**WORK TASK:** Transcribe only the part of the material below that begins at the line containing "Vehicular ad hoc" and ends at the line containing "de la Biblia", with both kept and images left out.

**AVAILABLE DATA:**

+++

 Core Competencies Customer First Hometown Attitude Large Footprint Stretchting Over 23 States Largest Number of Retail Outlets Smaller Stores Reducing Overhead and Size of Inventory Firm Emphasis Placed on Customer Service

+++

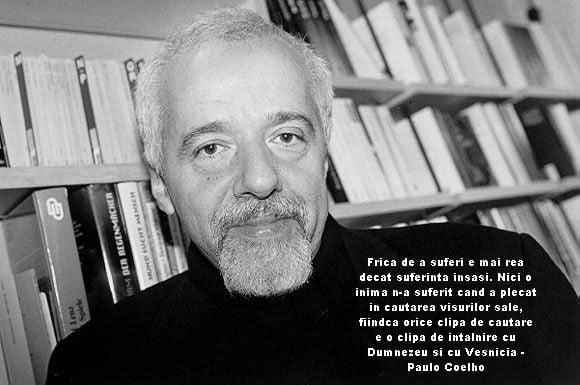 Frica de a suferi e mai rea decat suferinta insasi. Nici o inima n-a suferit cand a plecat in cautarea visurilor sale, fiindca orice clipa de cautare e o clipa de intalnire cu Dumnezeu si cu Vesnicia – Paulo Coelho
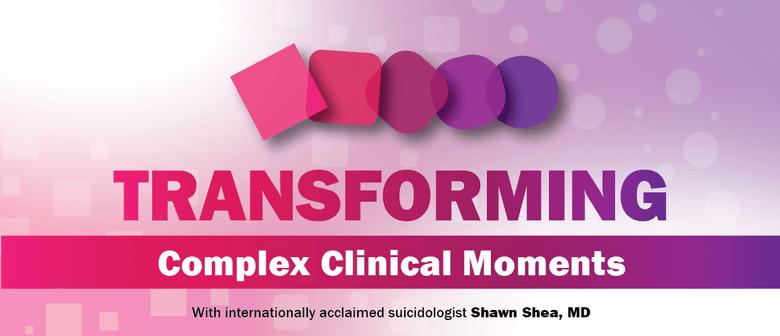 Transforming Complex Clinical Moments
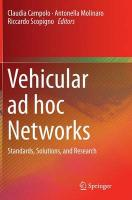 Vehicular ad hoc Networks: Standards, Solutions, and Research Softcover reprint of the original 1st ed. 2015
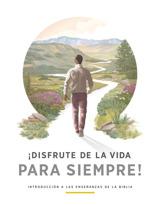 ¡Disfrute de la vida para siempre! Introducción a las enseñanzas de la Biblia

+++

**ANSWER TO THIS PROBLEM:**
 Vehicular ad hoc Networks: Standards, Solutions, and Research Softcover reprint of the original 1st ed. 2015
 ¡Disfrute de la vida para siempre! Introducción a las enseñanzas de la Biblia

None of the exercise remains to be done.